### WORK REQUEST
Copy every record exactly, and keep the pictures out.

***** INFORMATION SHOWN

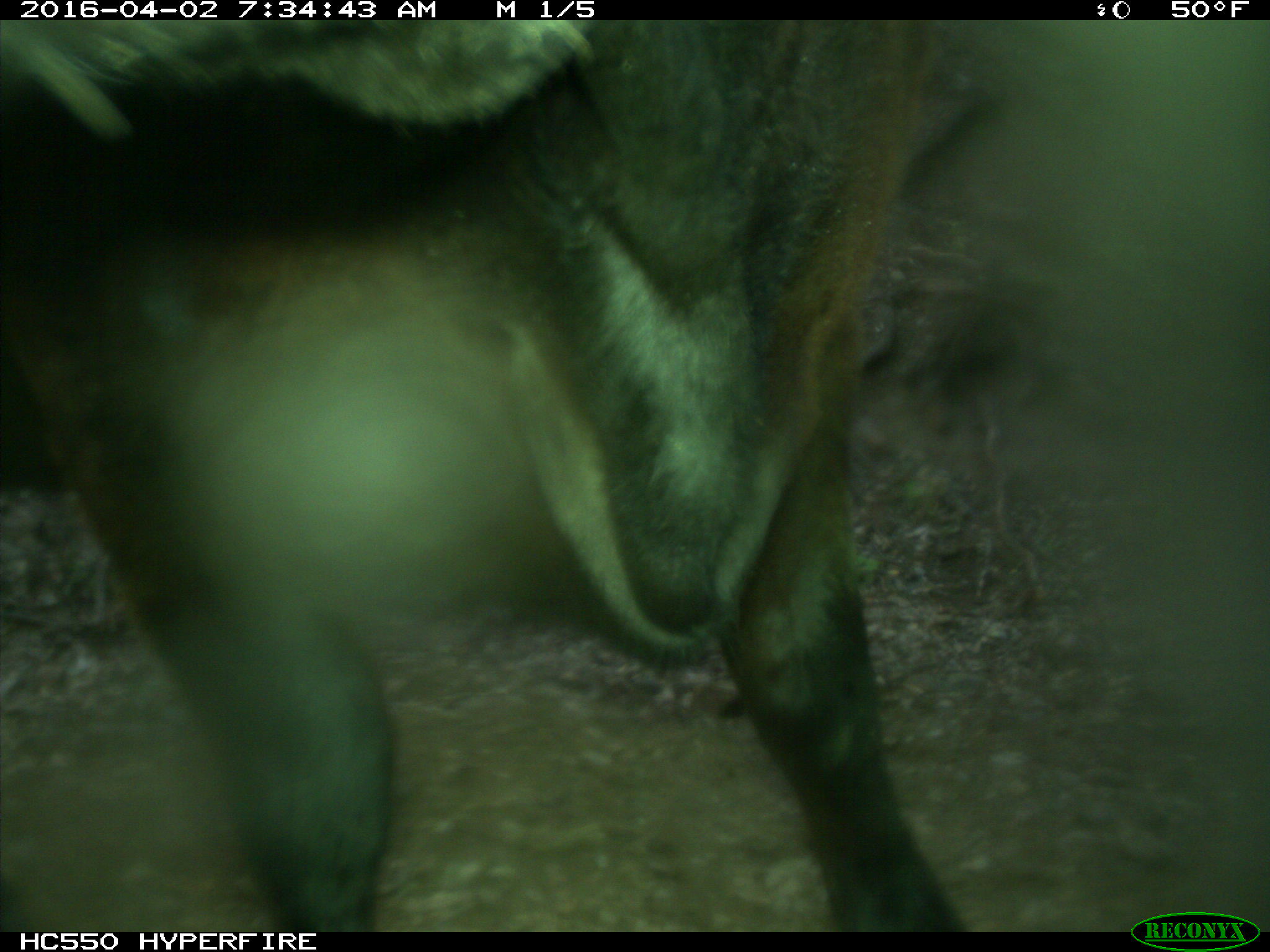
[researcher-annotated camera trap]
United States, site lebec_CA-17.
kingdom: Animalia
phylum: Chordata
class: Mammalia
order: Artiodactyla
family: Bovidae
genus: Bos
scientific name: Bos taurus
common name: domestic cow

**********

### TASK OUTPUT
[researcher-annotated camera trap]
United States, site lebec_CA-17.
kingdom: Animalia
phylum: Chordata
class: Mammalia
order: Artiodactyla
family: Bovidae
genus: Bos
scientific name: Bos taurus
common name: domestic cow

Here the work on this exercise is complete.